Task statement »
With pictures omitted, output the records below exactly as they appear.

Entries taken from a collection »
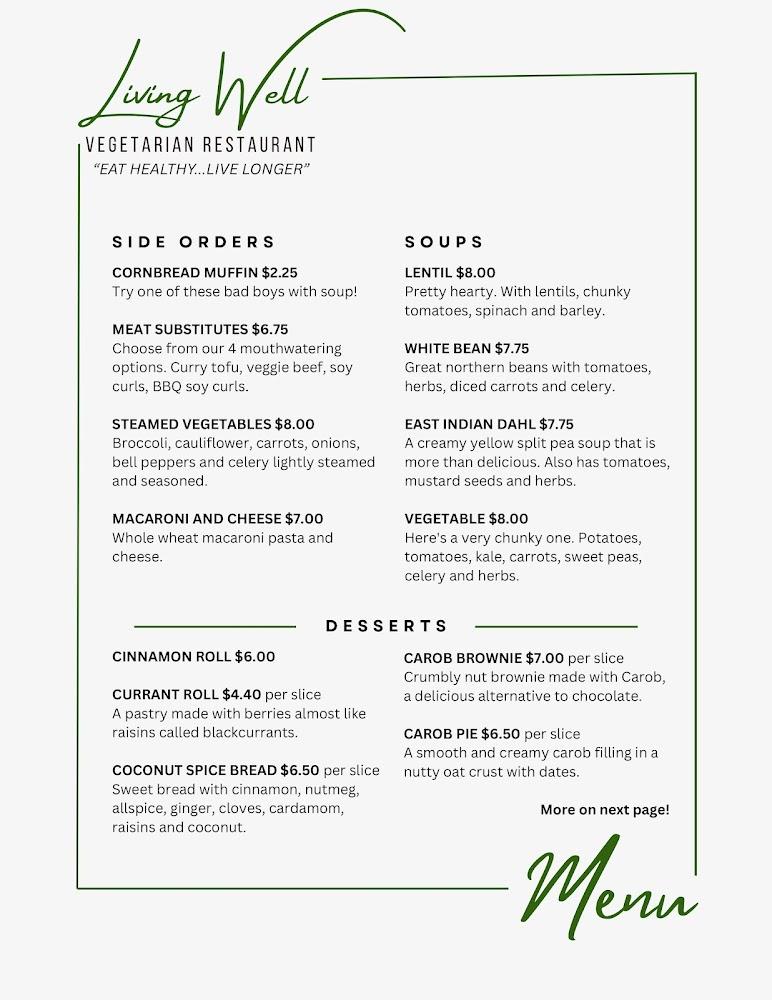 Living Well

VEGETARIAN RESTAURANT

"EAT HEALTHY...LIVE LONGER"

SIDE ORDERS

CORNBREAD MUFFIN $2.25
Try one of these bad boys with soup!

MEAT SUBSTITUTES $6.75
Choose from our 4 mouthwatering options. Curry tofu, veggie beef, soy curls, BBQ soy curls.

STEAMED VEGETABLES $8.00
Broccoli, cauliflower, carrots, onions, bell peppers and celery lightly steamed and seasoned.

MACARONI AND CHEESE $7.00
Whole wheat macaroni pasta and cheese.

SOUPS

LENTIL $8.00
Pretty hearty. With lentils, chunky tomatoes, spinach and barley.

WHITE BEAN $7.75
Great northern beans with tomatoes, herbs, diced carrots and celery.

EAST INDIAN DAHL $7.75
A creamy yellow split pea soup that is more than delicious. Also has tomatoes, mustard seeds and herbs.

VEGETABLE $8.00
Here's a very chunky one. Potatoes, tomatoes, kale, carrots, sweet peas, celery and herbs.

DESSERTS

CINNAMON ROLL $6.00

CURRANT ROLL $4.40 per slice
A pastry made with berries almost like raisins called blackcurrants.

COCONUT SPICE BREAD $6.50 per slice
Sweet bread with cinnamon, nutmeg, allspice, ginger, cloves, cardamom, raisins and coconut.

CAROB BROWNIE $7.00 per slice
Crumbly nut brownie made with Carob, a delicious alternative to chocolate.

CAROB PIE $6.50 per slice
A smooth and creamy carob filling in a nutty oat crust with dates.

More on next page!

Menu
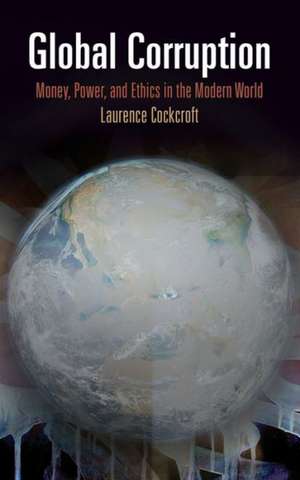 Global Corruption

Money, Power, and Ethics in the Modern World

Laurence Cockcroft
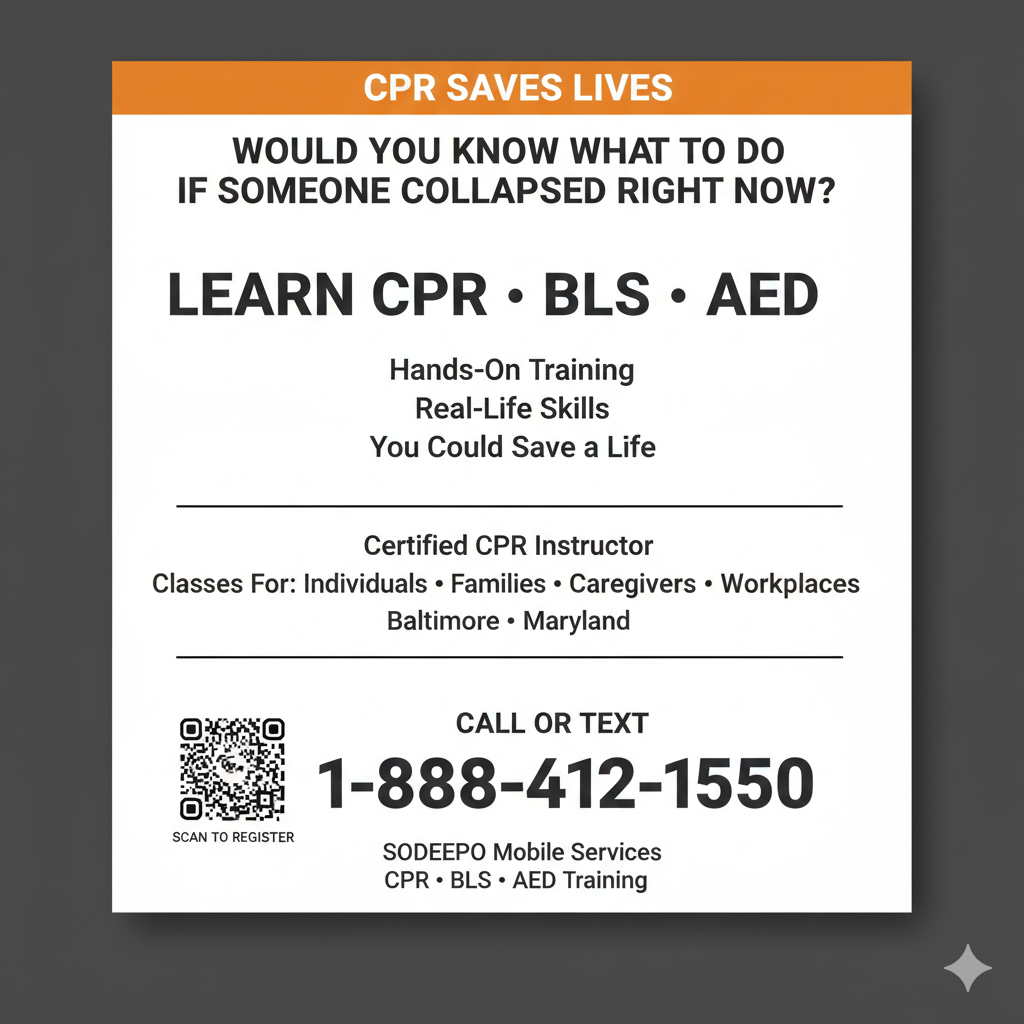 CPR SAVES LIVES

WOULD YOU KNOW WHAT TO DO
IF SOMEONE COLLAPSED RIGHT NOW?

LEARN CPR • BLS • AED

Hands-On Training
Real-Life Skills
You Could Save a Life

Certified CPR Instructor
Classes For: Individuals • Families • Caregivers • Workplaces
Baltimore • Maryland

SCAN TO REGISTER

CALL OR TEXT

1-888-412-1550

SODEEPO Mobile Services
CPR • BLS • AED Training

Task answer »
 Living Well

VEGETARIAN RESTAURANT

"EAT HEALTHY...LIVE LONGER"

SIDE ORDERS

CORNBREAD MUFFIN $2.25
Try one of these bad boys with soup!

MEAT SUBSTITUTES $6.75
Choose from our 4 mouthwatering options. Curry tofu, veggie beef, soy curls, BBQ soy curls.

STEAMED VEGETABLES $8.00
Broccoli, cauliflower, carrots, onions, bell peppers and celery lightly steamed and seasoned.

MACARONI AND CHEESE $7.00
Whole wheat macaroni pasta and cheese.

SOUPS

LENTIL $8.00
Pretty hearty. With lentils, chunky tomatoes, spinach and barley.

WHITE BEAN $7.75
Great northern beans with tomatoes, herbs, diced carrots and celery.

EAST INDIAN DAHL $7.75
A creamy yellow split pea soup that is more than delicious. Also has tomatoes, mustard seeds and herbs.

VEGETABLE $8.00
Here's a very chunky one. Potatoes, tomatoes, kale, carrots, sweet peas, celery and herbs.

DESSERTS

CINNAMON ROLL $6.00

CURRANT ROLL $4.40 per slice
A pastry made with berries almost like raisins called blackcurrants.

COCONUT SPICE BREAD $6.50 per slice
Sweet bread with cinnamon, nutmeg, allspice, ginger, cloves, cardamom, raisins and coconut.

CAROB BROWNIE $7.00 per slice
Crumbly nut brownie made with Carob, a delicious alternative to chocolate.

CAROB PIE $6.50 per slice
A smooth and creamy carob filling in a nutty oat crust with dates.

More on next page!

Menu
 Global Corruption

Money, Power, and Ethics in the Modern World

Laurence Cockcroft
 CPR SAVES LIVES

WOULD YOU KNOW WHAT TO DO
IF SOMEONE COLLAPSED RIGHT NOW?

LEARN CPR • BLS • AED

Hands-On Training
Real-Life Skills
You Could Save a Life

Certified CPR Instructor
Classes For: Individuals • Families • Caregivers • Workplaces
Baltimore • Maryland

SCAN TO REGISTER

CALL OR TEXT

1-888-412-1550

SODEEPO Mobile Services
CPR • BLS • AED Training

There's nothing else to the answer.